_Work to be completed_
Omit the pictures. Print each entry below exactly.

(Stored items)

________________________

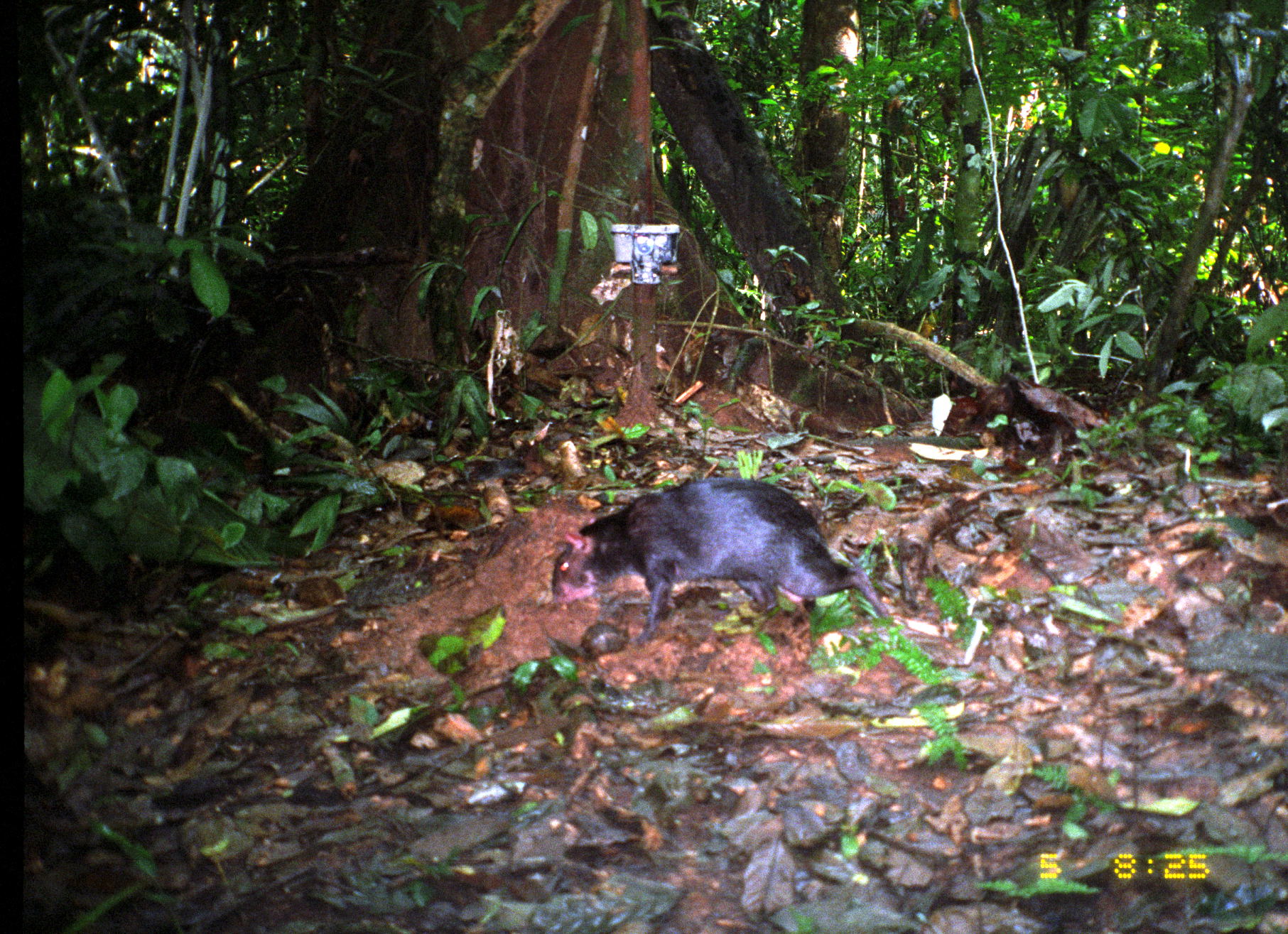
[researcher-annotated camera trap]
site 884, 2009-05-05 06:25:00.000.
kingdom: Animalia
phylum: Chordata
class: Mammalia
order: Rodentia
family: Dasyproctidae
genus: Dasyprocta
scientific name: Dasyprocta fuliginosa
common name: black agouti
Dasyprocta fuliginosa (black agouti).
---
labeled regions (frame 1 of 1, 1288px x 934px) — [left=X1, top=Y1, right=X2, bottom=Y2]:
dasyprocta fuliginosa: [left=551, top=478, right=894, bottom=648]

________________________

_Exercise output_
[researcher-annotated camera trap]
site 884, 2009-05-05 06:25:00.000.
kingdom: Animalia
phylum: Chordata
class: Mammalia
order: Rodentia
family: Dasyproctidae
genus: Dasyprocta
scientific name: Dasyprocta fuliginosa
common name: black agouti
Dasyprocta fuliginosa (black agouti).
---
labeled regions (frame 1 of 1, 1288px x 934px) — [left=X1, top=Y1, right=X2, bottom=Y2]:
dasyprocta fuliginosa: [left=551, top=478, right=894, bottom=648]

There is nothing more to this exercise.